Reproduce every one of the entries below word for word, leaving nothing out and changing nothing.

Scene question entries
---

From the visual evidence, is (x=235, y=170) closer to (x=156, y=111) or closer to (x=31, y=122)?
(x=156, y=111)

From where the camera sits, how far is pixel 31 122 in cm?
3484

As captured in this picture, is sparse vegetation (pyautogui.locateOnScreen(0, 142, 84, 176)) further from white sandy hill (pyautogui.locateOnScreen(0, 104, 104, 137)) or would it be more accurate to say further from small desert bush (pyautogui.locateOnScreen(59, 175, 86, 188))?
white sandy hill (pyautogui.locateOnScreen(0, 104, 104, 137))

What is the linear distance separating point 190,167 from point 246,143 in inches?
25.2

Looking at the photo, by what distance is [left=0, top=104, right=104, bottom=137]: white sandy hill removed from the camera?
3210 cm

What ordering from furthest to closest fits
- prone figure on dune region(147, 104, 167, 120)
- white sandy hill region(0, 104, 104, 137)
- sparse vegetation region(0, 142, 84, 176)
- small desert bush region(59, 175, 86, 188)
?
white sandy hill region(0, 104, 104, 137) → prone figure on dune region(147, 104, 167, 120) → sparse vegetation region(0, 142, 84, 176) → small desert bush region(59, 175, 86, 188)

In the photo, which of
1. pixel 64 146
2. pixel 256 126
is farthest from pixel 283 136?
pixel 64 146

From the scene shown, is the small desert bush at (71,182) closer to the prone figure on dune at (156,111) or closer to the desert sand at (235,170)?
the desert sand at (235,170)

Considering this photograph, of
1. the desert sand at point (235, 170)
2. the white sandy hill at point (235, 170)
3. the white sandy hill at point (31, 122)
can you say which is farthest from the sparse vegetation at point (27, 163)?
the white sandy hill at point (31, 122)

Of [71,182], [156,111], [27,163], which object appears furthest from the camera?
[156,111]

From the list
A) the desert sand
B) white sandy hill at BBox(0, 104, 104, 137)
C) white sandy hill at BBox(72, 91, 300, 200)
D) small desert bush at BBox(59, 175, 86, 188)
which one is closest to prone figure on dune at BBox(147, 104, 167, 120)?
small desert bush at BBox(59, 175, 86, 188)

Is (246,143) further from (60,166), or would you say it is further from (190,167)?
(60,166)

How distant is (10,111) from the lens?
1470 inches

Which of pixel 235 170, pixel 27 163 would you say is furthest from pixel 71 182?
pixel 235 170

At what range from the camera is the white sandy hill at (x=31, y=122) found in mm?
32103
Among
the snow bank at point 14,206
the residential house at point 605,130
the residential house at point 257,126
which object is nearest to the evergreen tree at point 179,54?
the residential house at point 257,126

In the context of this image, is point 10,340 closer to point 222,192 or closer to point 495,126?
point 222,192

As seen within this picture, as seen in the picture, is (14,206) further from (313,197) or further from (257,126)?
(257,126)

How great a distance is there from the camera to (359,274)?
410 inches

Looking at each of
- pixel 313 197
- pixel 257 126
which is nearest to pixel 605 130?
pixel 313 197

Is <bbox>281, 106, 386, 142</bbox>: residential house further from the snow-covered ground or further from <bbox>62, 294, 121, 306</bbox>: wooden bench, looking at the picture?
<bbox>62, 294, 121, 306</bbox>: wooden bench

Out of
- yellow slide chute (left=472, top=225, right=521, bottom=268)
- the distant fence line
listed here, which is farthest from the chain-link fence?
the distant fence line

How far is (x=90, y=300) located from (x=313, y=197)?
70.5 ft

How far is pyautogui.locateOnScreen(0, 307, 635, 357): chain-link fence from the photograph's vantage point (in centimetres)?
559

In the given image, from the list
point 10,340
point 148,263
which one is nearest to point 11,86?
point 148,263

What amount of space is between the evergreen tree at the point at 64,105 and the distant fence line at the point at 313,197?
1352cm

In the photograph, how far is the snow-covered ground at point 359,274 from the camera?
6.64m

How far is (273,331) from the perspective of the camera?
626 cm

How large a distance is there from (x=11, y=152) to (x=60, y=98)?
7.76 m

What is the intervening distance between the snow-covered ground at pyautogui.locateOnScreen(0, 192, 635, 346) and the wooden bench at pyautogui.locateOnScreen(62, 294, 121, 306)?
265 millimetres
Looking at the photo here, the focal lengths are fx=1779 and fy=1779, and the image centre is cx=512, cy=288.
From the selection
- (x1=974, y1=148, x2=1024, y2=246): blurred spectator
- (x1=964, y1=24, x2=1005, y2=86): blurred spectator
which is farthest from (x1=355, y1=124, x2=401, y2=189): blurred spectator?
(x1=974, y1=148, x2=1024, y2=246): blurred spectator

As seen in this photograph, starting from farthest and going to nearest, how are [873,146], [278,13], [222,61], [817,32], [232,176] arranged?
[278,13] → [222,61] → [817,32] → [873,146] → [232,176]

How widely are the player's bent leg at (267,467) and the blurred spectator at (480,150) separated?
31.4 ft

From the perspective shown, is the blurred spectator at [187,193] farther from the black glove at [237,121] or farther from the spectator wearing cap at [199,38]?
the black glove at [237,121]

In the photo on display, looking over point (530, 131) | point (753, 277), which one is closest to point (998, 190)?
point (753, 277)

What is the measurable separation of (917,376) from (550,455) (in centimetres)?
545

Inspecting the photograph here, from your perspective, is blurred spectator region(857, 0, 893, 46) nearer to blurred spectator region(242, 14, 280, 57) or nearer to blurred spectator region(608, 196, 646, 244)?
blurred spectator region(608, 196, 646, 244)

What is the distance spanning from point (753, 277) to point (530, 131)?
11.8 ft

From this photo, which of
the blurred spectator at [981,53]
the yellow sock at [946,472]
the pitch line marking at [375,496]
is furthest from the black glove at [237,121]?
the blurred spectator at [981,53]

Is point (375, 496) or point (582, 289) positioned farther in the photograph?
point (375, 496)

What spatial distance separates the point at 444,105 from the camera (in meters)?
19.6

---

▶ _Result of this exercise_:
From the visual evidence, is (x=235, y=170) closer to (x=156, y=111) or closer to (x=31, y=122)?
(x=156, y=111)

From where the camera sits, how far is pixel 31 122 in cm?
3484

As captured in this picture, is sparse vegetation (pyautogui.locateOnScreen(0, 142, 84, 176)) further from white sandy hill (pyautogui.locateOnScreen(0, 104, 104, 137)) or would it be more accurate to say further from small desert bush (pyautogui.locateOnScreen(59, 175, 86, 188))?
white sandy hill (pyautogui.locateOnScreen(0, 104, 104, 137))

What is the linear distance separating point 190,167 from point 246,143 in inches?
25.2

Looking at the photo, by what distance is [left=0, top=104, right=104, bottom=137]: white sandy hill removed from the camera?
3210 cm

What ordering from furthest to closest fits
- prone figure on dune region(147, 104, 167, 120)
- white sandy hill region(0, 104, 104, 137)
- sparse vegetation region(0, 142, 84, 176)
- small desert bush region(59, 175, 86, 188)
?
white sandy hill region(0, 104, 104, 137) → prone figure on dune region(147, 104, 167, 120) → sparse vegetation region(0, 142, 84, 176) → small desert bush region(59, 175, 86, 188)

In the photo, which of
1. pixel 64 146
2. pixel 256 126
is farthest from pixel 283 136?
pixel 64 146

From the scene shown, is the small desert bush at (71,182) closer to the prone figure on dune at (156,111) or closer to the desert sand at (235,170)?
the desert sand at (235,170)

Considering this photograph, of
1. the desert sand at point (235, 170)
2. the white sandy hill at point (235, 170)
3. the white sandy hill at point (31, 122)
can you say which is farthest from the sparse vegetation at point (27, 163)?
the white sandy hill at point (31, 122)

Of [71,182], [156,111], [27,163], which object appears furthest from the camera?
[156,111]

From the list
A) the desert sand
B) white sandy hill at BBox(0, 104, 104, 137)
C) white sandy hill at BBox(72, 91, 300, 200)
D) small desert bush at BBox(59, 175, 86, 188)
which one is closest to prone figure on dune at BBox(147, 104, 167, 120)?
small desert bush at BBox(59, 175, 86, 188)

Is (246,143) further from (60,166), or would you say it is further from (190,167)?
(60,166)

How distant is (10,111) from the lens?
1470 inches

Which of pixel 235 170, pixel 27 163 would you say is furthest from pixel 71 182?
pixel 235 170

At what range from the camera is the white sandy hill at (x=31, y=122) found in mm?
32103
Among
the snow bank at point 14,206
the residential house at point 605,130
the residential house at point 257,126
which object is nearest to the evergreen tree at point 179,54?
the residential house at point 257,126

In the context of this image, is point 10,340 closer to point 222,192 or closer to point 495,126?
point 222,192

As seen within this picture, as seen in the picture, is (14,206) further from (313,197) or further from (257,126)?
(257,126)

How great a distance is there from the camera to (359,274)?
410 inches

Looking at each of
- pixel 313 197
- pixel 257 126
which is nearest to pixel 605 130?
pixel 313 197

Is <bbox>281, 106, 386, 142</bbox>: residential house further from the snow-covered ground or further from <bbox>62, 294, 121, 306</bbox>: wooden bench, looking at the picture?
<bbox>62, 294, 121, 306</bbox>: wooden bench

Out of
- yellow slide chute (left=472, top=225, right=521, bottom=268)
- the distant fence line
listed here, which is farthest from the chain-link fence?
the distant fence line

How far is (x=90, y=300) located from (x=313, y=197)?
70.5 ft

How far is pyautogui.locateOnScreen(0, 307, 635, 357): chain-link fence from the photograph's vantage point (in centimetres)?
559

In the given image, from the list
point 10,340
point 148,263
which one is nearest to point 11,86?
point 148,263

What amount of space is between the evergreen tree at the point at 64,105 and the distant fence line at the point at 313,197?
1352cm

In the photograph, how far is the snow-covered ground at point 359,274 from the camera?
6.64m

How far is (273,331) from the perspective of the camera?
626 cm

How large a distance is there from (x=11, y=152) to (x=60, y=98)?
7.76 m

What is the intervening distance between the snow-covered ground at pyautogui.locateOnScreen(0, 192, 635, 346) and the wooden bench at pyautogui.locateOnScreen(62, 294, 121, 306)?
265 millimetres
Looking at the photo here, the focal lengths are fx=1779 and fy=1779, and the image centre is cx=512, cy=288.
From the selection
- (x1=974, y1=148, x2=1024, y2=246): blurred spectator
- (x1=964, y1=24, x2=1005, y2=86): blurred spectator
which is farthest from (x1=355, y1=124, x2=401, y2=189): blurred spectator?
(x1=974, y1=148, x2=1024, y2=246): blurred spectator

As seen in this photograph, starting from farthest and going to nearest, how are [873,146], [278,13], [222,61], [817,32], [232,176] arranged?
[278,13] → [222,61] → [817,32] → [873,146] → [232,176]

How widely are the player's bent leg at (267,467) and the blurred spectator at (480,150) separated?
31.4 ft

From the perspective shown, is the blurred spectator at [187,193] farther from the black glove at [237,121] or farther from the spectator wearing cap at [199,38]?
the black glove at [237,121]

In the photo on display, looking over point (530, 131) | point (753, 277), which one is closest to point (998, 190)?
point (753, 277)

What is the measurable separation of (917,376) from (550,455) (in centimetres)?
545

Inspecting the photograph here, from your perspective, is blurred spectator region(857, 0, 893, 46) nearer to blurred spectator region(242, 14, 280, 57) or nearer to blurred spectator region(608, 196, 646, 244)?
blurred spectator region(608, 196, 646, 244)

What is the distance spanning from point (753, 277) to point (530, 131)?
11.8 ft

From this photo, which of
the blurred spectator at [981,53]
the yellow sock at [946,472]
the pitch line marking at [375,496]
is furthest from the black glove at [237,121]?
the blurred spectator at [981,53]

Is point (375, 496) or point (582, 289) positioned farther in the photograph?
point (375, 496)

What spatial distance separates the point at 444,105 from the camera (in meters)?
19.6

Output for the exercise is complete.